The film looks intot the problem of social injustice and explores two of Kurosawa's favourite topics: humanism and existentialism.
This is a 1954 Japanese period drama directed by Kenji Mizoguchi (溝口健二), based on a short story of the same name (山椒大夫) by Mori Ōgai (森鴎外).
The film follows two aristocratic children who are sold into slavery.
The children grow to young adulthood at the slave camp.
Older sister Anju (安寿) still believes in the teachings of her father, which advocate treating others with humanity, but her brother Zushiō (厨子王) has repressed his humanity, becoming one of the overseers who punishes other slaves, in the belief that this is the only way to survive.
Anju hears a song from a new slave girl from Sado which mentions her and her brother in the lyrics.
This leads her to believe their mother is still alive.
Zushiō is ordered to take Namiji (波路), an older woman, out of the slave camp to be left to die in the wilderness due to her sickness.
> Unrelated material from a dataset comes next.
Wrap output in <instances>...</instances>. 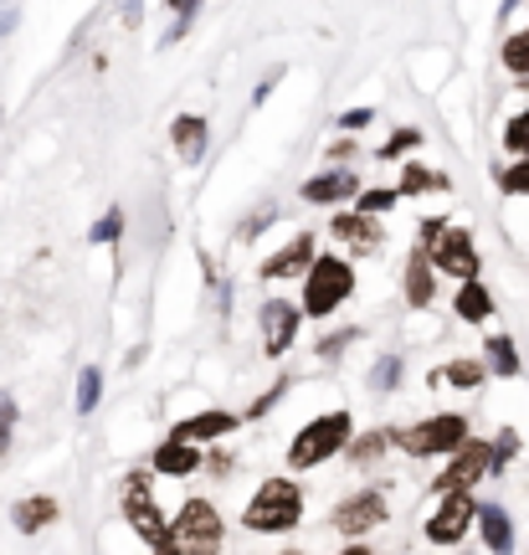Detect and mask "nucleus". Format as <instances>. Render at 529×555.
Returning a JSON list of instances; mask_svg holds the SVG:
<instances>
[{"label":"nucleus","mask_w":529,"mask_h":555,"mask_svg":"<svg viewBox=\"0 0 529 555\" xmlns=\"http://www.w3.org/2000/svg\"><path fill=\"white\" fill-rule=\"evenodd\" d=\"M354 294V268L339 253H324V258H314V268H309V278H304V314H334L345 298Z\"/></svg>","instance_id":"5"},{"label":"nucleus","mask_w":529,"mask_h":555,"mask_svg":"<svg viewBox=\"0 0 529 555\" xmlns=\"http://www.w3.org/2000/svg\"><path fill=\"white\" fill-rule=\"evenodd\" d=\"M375 453H386V437L380 433H371V437H360V442H354V463H360V468H365Z\"/></svg>","instance_id":"34"},{"label":"nucleus","mask_w":529,"mask_h":555,"mask_svg":"<svg viewBox=\"0 0 529 555\" xmlns=\"http://www.w3.org/2000/svg\"><path fill=\"white\" fill-rule=\"evenodd\" d=\"M483 365H489L493 376H519V350H514V339L509 335L483 339Z\"/></svg>","instance_id":"22"},{"label":"nucleus","mask_w":529,"mask_h":555,"mask_svg":"<svg viewBox=\"0 0 529 555\" xmlns=\"http://www.w3.org/2000/svg\"><path fill=\"white\" fill-rule=\"evenodd\" d=\"M422 144V129H396L386 144H380V159H396V155H407V150H416Z\"/></svg>","instance_id":"30"},{"label":"nucleus","mask_w":529,"mask_h":555,"mask_svg":"<svg viewBox=\"0 0 529 555\" xmlns=\"http://www.w3.org/2000/svg\"><path fill=\"white\" fill-rule=\"evenodd\" d=\"M519 453V437L514 433H499V442H493V474H504V463Z\"/></svg>","instance_id":"33"},{"label":"nucleus","mask_w":529,"mask_h":555,"mask_svg":"<svg viewBox=\"0 0 529 555\" xmlns=\"http://www.w3.org/2000/svg\"><path fill=\"white\" fill-rule=\"evenodd\" d=\"M283 391H288V380H278V386H273V391H268V397H262V401H253V412H247V416L273 412V406H278V397H283Z\"/></svg>","instance_id":"36"},{"label":"nucleus","mask_w":529,"mask_h":555,"mask_svg":"<svg viewBox=\"0 0 529 555\" xmlns=\"http://www.w3.org/2000/svg\"><path fill=\"white\" fill-rule=\"evenodd\" d=\"M330 227H334V237L345 242V247H354V253H375V247L386 242L380 221H375V217H360V211H339Z\"/></svg>","instance_id":"13"},{"label":"nucleus","mask_w":529,"mask_h":555,"mask_svg":"<svg viewBox=\"0 0 529 555\" xmlns=\"http://www.w3.org/2000/svg\"><path fill=\"white\" fill-rule=\"evenodd\" d=\"M11 525H16L21 535H37V530H47V525H57V499L52 494L21 499L16 509H11Z\"/></svg>","instance_id":"16"},{"label":"nucleus","mask_w":529,"mask_h":555,"mask_svg":"<svg viewBox=\"0 0 529 555\" xmlns=\"http://www.w3.org/2000/svg\"><path fill=\"white\" fill-rule=\"evenodd\" d=\"M124 519H129V525H134V535H144L155 551L170 540V525H165L155 494H150V474H129V478H124Z\"/></svg>","instance_id":"7"},{"label":"nucleus","mask_w":529,"mask_h":555,"mask_svg":"<svg viewBox=\"0 0 529 555\" xmlns=\"http://www.w3.org/2000/svg\"><path fill=\"white\" fill-rule=\"evenodd\" d=\"M452 309H457V319H463V324H483V319L493 314V294L478 283V278H473V283H463V288H457Z\"/></svg>","instance_id":"20"},{"label":"nucleus","mask_w":529,"mask_h":555,"mask_svg":"<svg viewBox=\"0 0 529 555\" xmlns=\"http://www.w3.org/2000/svg\"><path fill=\"white\" fill-rule=\"evenodd\" d=\"M155 468H159V474H170V478L196 474V468H201L196 442H176V437H165V442L155 448Z\"/></svg>","instance_id":"17"},{"label":"nucleus","mask_w":529,"mask_h":555,"mask_svg":"<svg viewBox=\"0 0 529 555\" xmlns=\"http://www.w3.org/2000/svg\"><path fill=\"white\" fill-rule=\"evenodd\" d=\"M232 427H236L232 412H196V416H185V422H176L170 437L176 442H216V437H227Z\"/></svg>","instance_id":"15"},{"label":"nucleus","mask_w":529,"mask_h":555,"mask_svg":"<svg viewBox=\"0 0 529 555\" xmlns=\"http://www.w3.org/2000/svg\"><path fill=\"white\" fill-rule=\"evenodd\" d=\"M499 191L504 196H529V159L509 165V170H499Z\"/></svg>","instance_id":"27"},{"label":"nucleus","mask_w":529,"mask_h":555,"mask_svg":"<svg viewBox=\"0 0 529 555\" xmlns=\"http://www.w3.org/2000/svg\"><path fill=\"white\" fill-rule=\"evenodd\" d=\"M339 555H371V551H365V545H350V551H339Z\"/></svg>","instance_id":"41"},{"label":"nucleus","mask_w":529,"mask_h":555,"mask_svg":"<svg viewBox=\"0 0 529 555\" xmlns=\"http://www.w3.org/2000/svg\"><path fill=\"white\" fill-rule=\"evenodd\" d=\"M396 380H401V360H396V356H386V360H380V365H375V386H380V391H391Z\"/></svg>","instance_id":"35"},{"label":"nucleus","mask_w":529,"mask_h":555,"mask_svg":"<svg viewBox=\"0 0 529 555\" xmlns=\"http://www.w3.org/2000/svg\"><path fill=\"white\" fill-rule=\"evenodd\" d=\"M483 376H489V365H483V360H452V365H442V371H437V380H452L457 391L483 386Z\"/></svg>","instance_id":"24"},{"label":"nucleus","mask_w":529,"mask_h":555,"mask_svg":"<svg viewBox=\"0 0 529 555\" xmlns=\"http://www.w3.org/2000/svg\"><path fill=\"white\" fill-rule=\"evenodd\" d=\"M371 119H375L371 108H350V114L339 119V129H365V124H371Z\"/></svg>","instance_id":"38"},{"label":"nucleus","mask_w":529,"mask_h":555,"mask_svg":"<svg viewBox=\"0 0 529 555\" xmlns=\"http://www.w3.org/2000/svg\"><path fill=\"white\" fill-rule=\"evenodd\" d=\"M118 232H124V211H103V221L93 227V242H118Z\"/></svg>","instance_id":"32"},{"label":"nucleus","mask_w":529,"mask_h":555,"mask_svg":"<svg viewBox=\"0 0 529 555\" xmlns=\"http://www.w3.org/2000/svg\"><path fill=\"white\" fill-rule=\"evenodd\" d=\"M478 525H483V545L493 555H509L514 551V519L499 509V504H478Z\"/></svg>","instance_id":"18"},{"label":"nucleus","mask_w":529,"mask_h":555,"mask_svg":"<svg viewBox=\"0 0 529 555\" xmlns=\"http://www.w3.org/2000/svg\"><path fill=\"white\" fill-rule=\"evenodd\" d=\"M504 150H514V155H529V108H519V114L504 124Z\"/></svg>","instance_id":"26"},{"label":"nucleus","mask_w":529,"mask_h":555,"mask_svg":"<svg viewBox=\"0 0 529 555\" xmlns=\"http://www.w3.org/2000/svg\"><path fill=\"white\" fill-rule=\"evenodd\" d=\"M304 201H314V206H339V201H360V180L350 170H324L304 185Z\"/></svg>","instance_id":"14"},{"label":"nucleus","mask_w":529,"mask_h":555,"mask_svg":"<svg viewBox=\"0 0 529 555\" xmlns=\"http://www.w3.org/2000/svg\"><path fill=\"white\" fill-rule=\"evenodd\" d=\"M11 427H16V401L0 391V457L11 453Z\"/></svg>","instance_id":"31"},{"label":"nucleus","mask_w":529,"mask_h":555,"mask_svg":"<svg viewBox=\"0 0 529 555\" xmlns=\"http://www.w3.org/2000/svg\"><path fill=\"white\" fill-rule=\"evenodd\" d=\"M221 535H227V525H221V515H216L211 504L206 499H185L176 515V530H170V540L155 555H216L221 551Z\"/></svg>","instance_id":"3"},{"label":"nucleus","mask_w":529,"mask_h":555,"mask_svg":"<svg viewBox=\"0 0 529 555\" xmlns=\"http://www.w3.org/2000/svg\"><path fill=\"white\" fill-rule=\"evenodd\" d=\"M483 474H493V442H478V437H468L457 453H452L448 474H437V494H468L473 483Z\"/></svg>","instance_id":"8"},{"label":"nucleus","mask_w":529,"mask_h":555,"mask_svg":"<svg viewBox=\"0 0 529 555\" xmlns=\"http://www.w3.org/2000/svg\"><path fill=\"white\" fill-rule=\"evenodd\" d=\"M298 519H304V494H298L294 478L257 483V494L247 499V509H242V525L257 530V535H283V530H294Z\"/></svg>","instance_id":"1"},{"label":"nucleus","mask_w":529,"mask_h":555,"mask_svg":"<svg viewBox=\"0 0 529 555\" xmlns=\"http://www.w3.org/2000/svg\"><path fill=\"white\" fill-rule=\"evenodd\" d=\"M396 191H401V196H422V191H452V180L442 176V170H422V165H407Z\"/></svg>","instance_id":"23"},{"label":"nucleus","mask_w":529,"mask_h":555,"mask_svg":"<svg viewBox=\"0 0 529 555\" xmlns=\"http://www.w3.org/2000/svg\"><path fill=\"white\" fill-rule=\"evenodd\" d=\"M478 519V504L468 494H448L442 499V509L427 519V540L431 545H457V540L468 535V525Z\"/></svg>","instance_id":"10"},{"label":"nucleus","mask_w":529,"mask_h":555,"mask_svg":"<svg viewBox=\"0 0 529 555\" xmlns=\"http://www.w3.org/2000/svg\"><path fill=\"white\" fill-rule=\"evenodd\" d=\"M504 67H509V73H529V26L519 37L504 41Z\"/></svg>","instance_id":"28"},{"label":"nucleus","mask_w":529,"mask_h":555,"mask_svg":"<svg viewBox=\"0 0 529 555\" xmlns=\"http://www.w3.org/2000/svg\"><path fill=\"white\" fill-rule=\"evenodd\" d=\"M396 442H401L412 457L457 453V448L468 442V416L437 412V416H427V422H416V427H401V433H396Z\"/></svg>","instance_id":"6"},{"label":"nucleus","mask_w":529,"mask_h":555,"mask_svg":"<svg viewBox=\"0 0 529 555\" xmlns=\"http://www.w3.org/2000/svg\"><path fill=\"white\" fill-rule=\"evenodd\" d=\"M11 26H16V11H0V37H5Z\"/></svg>","instance_id":"40"},{"label":"nucleus","mask_w":529,"mask_h":555,"mask_svg":"<svg viewBox=\"0 0 529 555\" xmlns=\"http://www.w3.org/2000/svg\"><path fill=\"white\" fill-rule=\"evenodd\" d=\"M416 247L431 258V268L452 273L457 283H473L478 278V247L463 227H448V217H427L422 232H416Z\"/></svg>","instance_id":"2"},{"label":"nucleus","mask_w":529,"mask_h":555,"mask_svg":"<svg viewBox=\"0 0 529 555\" xmlns=\"http://www.w3.org/2000/svg\"><path fill=\"white\" fill-rule=\"evenodd\" d=\"M103 401V371L99 365H88L78 376V416H93V406Z\"/></svg>","instance_id":"25"},{"label":"nucleus","mask_w":529,"mask_h":555,"mask_svg":"<svg viewBox=\"0 0 529 555\" xmlns=\"http://www.w3.org/2000/svg\"><path fill=\"white\" fill-rule=\"evenodd\" d=\"M396 201H401V191H360V217H380Z\"/></svg>","instance_id":"29"},{"label":"nucleus","mask_w":529,"mask_h":555,"mask_svg":"<svg viewBox=\"0 0 529 555\" xmlns=\"http://www.w3.org/2000/svg\"><path fill=\"white\" fill-rule=\"evenodd\" d=\"M309 268H314V237H309V232H298V237L288 242L283 253H273L257 273L268 278V283H278V278H298V273H309Z\"/></svg>","instance_id":"12"},{"label":"nucleus","mask_w":529,"mask_h":555,"mask_svg":"<svg viewBox=\"0 0 529 555\" xmlns=\"http://www.w3.org/2000/svg\"><path fill=\"white\" fill-rule=\"evenodd\" d=\"M345 442H350V412H345V406L314 416L309 427H298L294 448H288V468H298V474H304V468H319V463H330Z\"/></svg>","instance_id":"4"},{"label":"nucleus","mask_w":529,"mask_h":555,"mask_svg":"<svg viewBox=\"0 0 529 555\" xmlns=\"http://www.w3.org/2000/svg\"><path fill=\"white\" fill-rule=\"evenodd\" d=\"M196 5H201V0H170V11H176V16H191Z\"/></svg>","instance_id":"39"},{"label":"nucleus","mask_w":529,"mask_h":555,"mask_svg":"<svg viewBox=\"0 0 529 555\" xmlns=\"http://www.w3.org/2000/svg\"><path fill=\"white\" fill-rule=\"evenodd\" d=\"M380 519H386V494H380V489H365V494L345 499V504L334 509V530H339V535H365Z\"/></svg>","instance_id":"11"},{"label":"nucleus","mask_w":529,"mask_h":555,"mask_svg":"<svg viewBox=\"0 0 529 555\" xmlns=\"http://www.w3.org/2000/svg\"><path fill=\"white\" fill-rule=\"evenodd\" d=\"M170 139H176V155L185 159V165H196L201 150H206V119H201V114H180V119L170 124Z\"/></svg>","instance_id":"19"},{"label":"nucleus","mask_w":529,"mask_h":555,"mask_svg":"<svg viewBox=\"0 0 529 555\" xmlns=\"http://www.w3.org/2000/svg\"><path fill=\"white\" fill-rule=\"evenodd\" d=\"M514 5H519V0H504V11H514Z\"/></svg>","instance_id":"42"},{"label":"nucleus","mask_w":529,"mask_h":555,"mask_svg":"<svg viewBox=\"0 0 529 555\" xmlns=\"http://www.w3.org/2000/svg\"><path fill=\"white\" fill-rule=\"evenodd\" d=\"M288 555H298V551H288Z\"/></svg>","instance_id":"43"},{"label":"nucleus","mask_w":529,"mask_h":555,"mask_svg":"<svg viewBox=\"0 0 529 555\" xmlns=\"http://www.w3.org/2000/svg\"><path fill=\"white\" fill-rule=\"evenodd\" d=\"M257 324H262V350L268 356H288L298 339V324H304V309L298 304H288V298H268L262 304V314H257Z\"/></svg>","instance_id":"9"},{"label":"nucleus","mask_w":529,"mask_h":555,"mask_svg":"<svg viewBox=\"0 0 529 555\" xmlns=\"http://www.w3.org/2000/svg\"><path fill=\"white\" fill-rule=\"evenodd\" d=\"M268 227H273V206H262V211L247 221V232H242V237H257V232H268Z\"/></svg>","instance_id":"37"},{"label":"nucleus","mask_w":529,"mask_h":555,"mask_svg":"<svg viewBox=\"0 0 529 555\" xmlns=\"http://www.w3.org/2000/svg\"><path fill=\"white\" fill-rule=\"evenodd\" d=\"M407 304H412V309L431 304V258L422 247H416L412 262H407Z\"/></svg>","instance_id":"21"}]
</instances>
Anju accompanies them, and while they break branches to provide covering for the dying woman they recall their earlier childhood memories.
At this point Zushiō changes his mind and asks Anju to escape with him to find their mother.
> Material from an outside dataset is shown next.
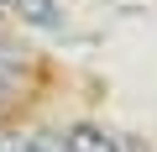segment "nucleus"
<instances>
[{"label":"nucleus","mask_w":157,"mask_h":152,"mask_svg":"<svg viewBox=\"0 0 157 152\" xmlns=\"http://www.w3.org/2000/svg\"><path fill=\"white\" fill-rule=\"evenodd\" d=\"M63 147H68V152H121V142H115L110 131H100V126H73V131L63 136Z\"/></svg>","instance_id":"obj_1"},{"label":"nucleus","mask_w":157,"mask_h":152,"mask_svg":"<svg viewBox=\"0 0 157 152\" xmlns=\"http://www.w3.org/2000/svg\"><path fill=\"white\" fill-rule=\"evenodd\" d=\"M16 152H68V147H63V131H37V136L16 142Z\"/></svg>","instance_id":"obj_2"},{"label":"nucleus","mask_w":157,"mask_h":152,"mask_svg":"<svg viewBox=\"0 0 157 152\" xmlns=\"http://www.w3.org/2000/svg\"><path fill=\"white\" fill-rule=\"evenodd\" d=\"M11 89H16V79H11V68H0V105L11 100Z\"/></svg>","instance_id":"obj_3"},{"label":"nucleus","mask_w":157,"mask_h":152,"mask_svg":"<svg viewBox=\"0 0 157 152\" xmlns=\"http://www.w3.org/2000/svg\"><path fill=\"white\" fill-rule=\"evenodd\" d=\"M0 152H16V136H0Z\"/></svg>","instance_id":"obj_4"},{"label":"nucleus","mask_w":157,"mask_h":152,"mask_svg":"<svg viewBox=\"0 0 157 152\" xmlns=\"http://www.w3.org/2000/svg\"><path fill=\"white\" fill-rule=\"evenodd\" d=\"M6 53H11V42H6V37H0V58H6Z\"/></svg>","instance_id":"obj_5"}]
</instances>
Anju asks him to take Namiji with him, convincing her brother she will stay behind to distract the guards.
Zushiō promises to return for Anju. However, after Zushiō's escape, Anju commits suicide by walking into a lake, drowning herself so that she will not be tortured and forced to reveal her brother's whereabouts.
It is a gripping and heartbreaking story.
"Sansho the Bailiff" bears many of Mizoguchi's hallmarks such as portrayals of poverty, a critical view of the place of women and elaborately choreographed long shots.
In any case, it is one of the Mizoguchi's finest works with Ugetsu (雨月) made in 1953.
I hope Kato will write another interesting article soon.
Kato watched "The Arabian Nights" or "One Thousand and One Nights" as his 1001th movie.
You might just as well want to view it.
The stories in "the Arabian Nights" were collected over many centuries by various authors, translators, and scholars across West, Central, and South Asia and North Africa.
The tales themselves trace their roots back to ancient and medieval Arabic, Persian, Indian, Egyptian and Mesopotamian folklore and literature.
In particular, many tales were originally folk stories from the Caliphate era, while others, especially the frame story, are most probably drawn from the Pahlavi Persian work Hazār Afsān which in turn relied partly on Indian elements.
What is common throughout all the editions of the Nights is the initial frame story of the ruler Shahryār and his wife Scheherazade and the framing device incorporated throughout the tales themselves.
The stories proceed from this original tale.
Some are framed within other tales, while others begin and end of their own accord.
Some editions contain only a few hundred nights, while others include 1,001 or more.